COMPITI DA SVOLGERE
A) Elenca i fronti che l'articolo sulla Corte Suprema indica come «altri fronti aperti» nello scontro tra i repubblicani e il presidente.
B) Prosegui l'articolo sulla Corte Suprema a partire dalla sua ultima frase.

TESTO FORNITO
Scritto per Il Fatto Quotidiano del 29/03/2016
La stragrande maggioranza dei cittadini americani
pensa che il presidente Barack Obama abbia tutto il diritto di designare un
nuovo giudice alla Corte Suprema, dopo l’improvvisa scomparsa a febbraio di
Antonin Scalia, un italo-americano, iper-conservatore. E una maggioranza di
americani condivide la scelta di Merrick Garland, persona integra e profilo bipartisan,
un nome d’esperienza e garanzia.
Ma i repubblicani, che sono maggioranza sia al Senato
che alla Camera, non la pensano così: e si preparano a cercare di sabotare, o
almeno frenare, la ratifica della nomina, continuando nell’azione di disturbo
al presidente che ha una valenza pure elettorale – l’embargo a Cuba, le
sanzioni all’Iran, la riforma dell’immigrazione, la piena attuazione della
riforma sanitaria sono altri fronti aperti -.
In realtà, il fronte del no a Garland, o meglio
dell’inazione – la prima scelta repubblicana – è già incrinato: ci sono stati
contatti con il giudice designato e almeno due senatori repubblicani sono ora pronti
a votarlo. Ma il capo della maggioranza al Senato, il repubblicano Mitch McConnell
non intende avviare la procedura di ratifica. C’è l’impressione che i leader
conservatori vogliano fare della nomina merce di scambio con l’Amministrazione
democratica e, magari, trarne pure vantaggio nella campagna, se non altro
impedendo a Obama di battersi a fondo per il campione democratico, quando sarà
stato scelto.
La Corte Suprema, che è composta di nove membri,
nominati a vita, conta attualmente quattro giudici designati da presidente
repubblicani e quattro da presidenti democratici. L’equilibrio, però, è solo
apparente, perché Anthony Kennedy, il decano del consesso, indicato da Reagan
nel 1988, ha progressivamente assunto posizioni più liberali e, nella Corte con
Scalia, costituiva spesso l’ago della bilancia.
Gruppi di pressione si sono già formati, specie fra i
conservatori, ma anche fra i ‘liberal’. Dietro, ci sono sempre grossi interessi
finanziari e spesso guru della politica, manager, strateghi di campagne come
Matt Rhoades, un uomo di Mitt Romney, o l’ancora potente Karl Rove, che fu braccio
destro alla Casa Bianca di George W. Bush.

Dati spaziali con immagini
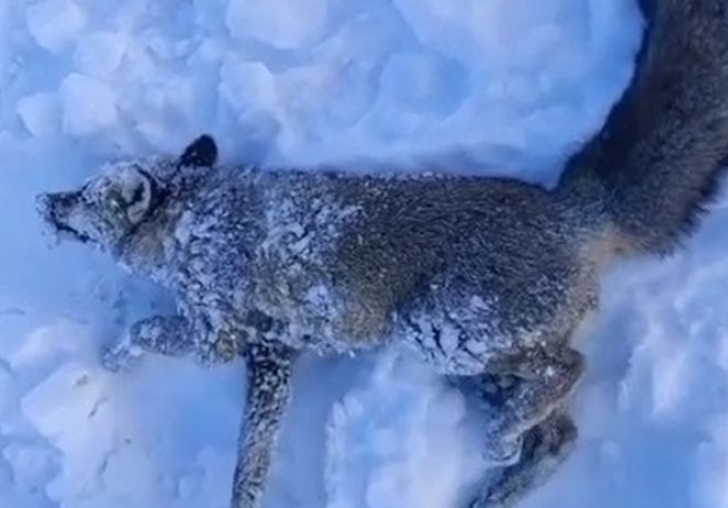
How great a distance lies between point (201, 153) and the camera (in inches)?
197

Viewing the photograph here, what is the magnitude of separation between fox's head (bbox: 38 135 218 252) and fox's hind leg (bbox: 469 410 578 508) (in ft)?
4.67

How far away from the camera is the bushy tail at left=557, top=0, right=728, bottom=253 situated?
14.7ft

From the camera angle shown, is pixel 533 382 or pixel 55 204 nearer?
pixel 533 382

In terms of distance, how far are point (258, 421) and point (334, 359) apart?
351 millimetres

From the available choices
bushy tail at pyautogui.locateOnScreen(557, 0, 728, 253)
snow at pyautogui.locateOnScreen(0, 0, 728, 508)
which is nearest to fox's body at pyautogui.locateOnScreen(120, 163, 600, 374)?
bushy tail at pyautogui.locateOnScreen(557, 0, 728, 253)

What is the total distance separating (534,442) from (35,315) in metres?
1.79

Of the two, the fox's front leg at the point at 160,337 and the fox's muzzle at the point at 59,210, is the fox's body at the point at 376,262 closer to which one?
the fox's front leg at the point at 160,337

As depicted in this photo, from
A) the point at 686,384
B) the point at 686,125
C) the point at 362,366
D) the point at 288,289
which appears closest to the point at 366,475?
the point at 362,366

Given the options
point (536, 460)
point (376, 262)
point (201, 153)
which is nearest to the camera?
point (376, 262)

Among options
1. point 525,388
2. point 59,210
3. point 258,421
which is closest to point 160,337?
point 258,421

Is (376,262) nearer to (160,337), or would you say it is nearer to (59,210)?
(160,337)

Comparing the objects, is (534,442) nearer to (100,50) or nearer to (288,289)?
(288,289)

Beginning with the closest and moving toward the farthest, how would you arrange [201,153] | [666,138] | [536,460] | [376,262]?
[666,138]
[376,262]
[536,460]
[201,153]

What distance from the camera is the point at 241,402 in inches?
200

--

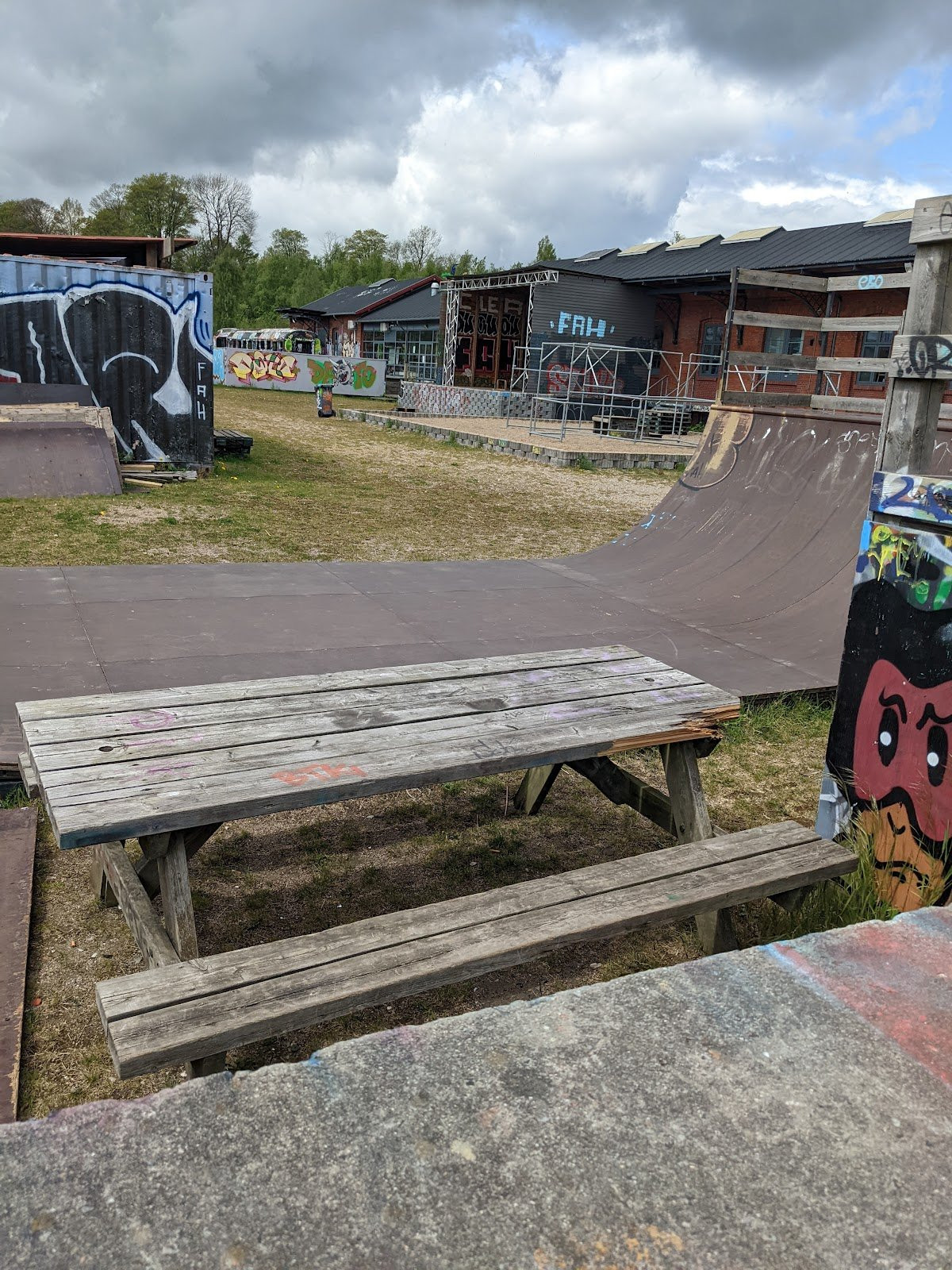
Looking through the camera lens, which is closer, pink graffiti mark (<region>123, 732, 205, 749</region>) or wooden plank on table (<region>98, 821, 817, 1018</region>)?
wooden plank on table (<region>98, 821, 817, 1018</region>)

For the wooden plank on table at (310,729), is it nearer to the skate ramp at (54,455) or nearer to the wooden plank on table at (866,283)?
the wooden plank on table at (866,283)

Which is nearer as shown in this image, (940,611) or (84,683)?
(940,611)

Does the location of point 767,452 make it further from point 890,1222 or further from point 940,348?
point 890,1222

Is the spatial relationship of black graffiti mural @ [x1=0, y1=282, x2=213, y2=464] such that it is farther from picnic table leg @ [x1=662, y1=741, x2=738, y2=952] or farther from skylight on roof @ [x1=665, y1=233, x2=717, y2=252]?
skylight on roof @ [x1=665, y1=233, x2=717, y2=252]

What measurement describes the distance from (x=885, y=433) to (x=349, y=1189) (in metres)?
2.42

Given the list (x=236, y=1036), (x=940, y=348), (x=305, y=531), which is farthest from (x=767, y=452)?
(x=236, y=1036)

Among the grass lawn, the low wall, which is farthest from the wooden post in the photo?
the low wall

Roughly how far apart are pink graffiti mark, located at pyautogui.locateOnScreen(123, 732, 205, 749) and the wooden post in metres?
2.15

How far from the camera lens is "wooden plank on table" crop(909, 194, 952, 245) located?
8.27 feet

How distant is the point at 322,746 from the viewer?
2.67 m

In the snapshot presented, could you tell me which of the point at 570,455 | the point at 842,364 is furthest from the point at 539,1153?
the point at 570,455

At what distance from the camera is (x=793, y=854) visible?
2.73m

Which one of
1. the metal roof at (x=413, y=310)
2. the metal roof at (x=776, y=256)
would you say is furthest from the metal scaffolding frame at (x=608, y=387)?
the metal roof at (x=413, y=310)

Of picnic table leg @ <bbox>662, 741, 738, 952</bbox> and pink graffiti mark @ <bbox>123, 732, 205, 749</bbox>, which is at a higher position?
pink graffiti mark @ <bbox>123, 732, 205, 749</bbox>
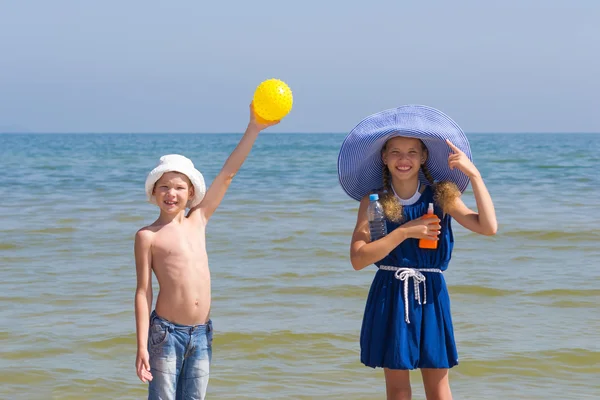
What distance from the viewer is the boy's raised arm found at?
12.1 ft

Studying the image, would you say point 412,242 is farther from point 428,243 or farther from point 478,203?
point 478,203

SOLUZIONI DEI COMPITI
A) L'embargo a Cuba, le sanzioni all'Iran, la riforma dell'immigrazione, la piena attuazione della riforma sanitaria.

B)
La grana, del tutto imprevista, della Corte Suprema
turba la politica americana, mentre le primarie per le nomination democratica e
repubblicana sono nel pieno. Fra i repubblicani, Donald Trump è nettamente
avanti, ma il partito non si rassegna all’idea d’averlo come candidato e cerca
alternative, senza per ora trovarle. Fra i democratici, la battistrada Hillary
Clinton, che ha l’appoggio dell’apparato, è reduce da una batosta: ha perso 3 a
0 nei Western Caucuses – Alaska, Hawaii, Stato di Washington. Il suo rivale
Bernie Sanders s’è così rifatto del cappotto di metà marzo, uno 0 a 5 tra
Florida, Illinois, Missouri, North Carolina, Ohio.
Nonostante i risultati nettissimi –Sanders oltre il
70%, la Clinton sotto il 30%-, le ultime assemblee non modificano i rapporti di
forza tra la battistrada e il rivale, anche perché i delegati in palio erano
meno di 150. Ma il senatore del Vermont intacca il vantaggio dell’ex first lady
e, soprattutto, ne mette in ulteriore risalto alcune debolezze, come la scarsa
presa fra i giovani e là dove l’elettorato presenta meno diversità etnica. La
Clinton, inoltre, patisce la formula dei caucuses, congeniale, invece, a
Sanders.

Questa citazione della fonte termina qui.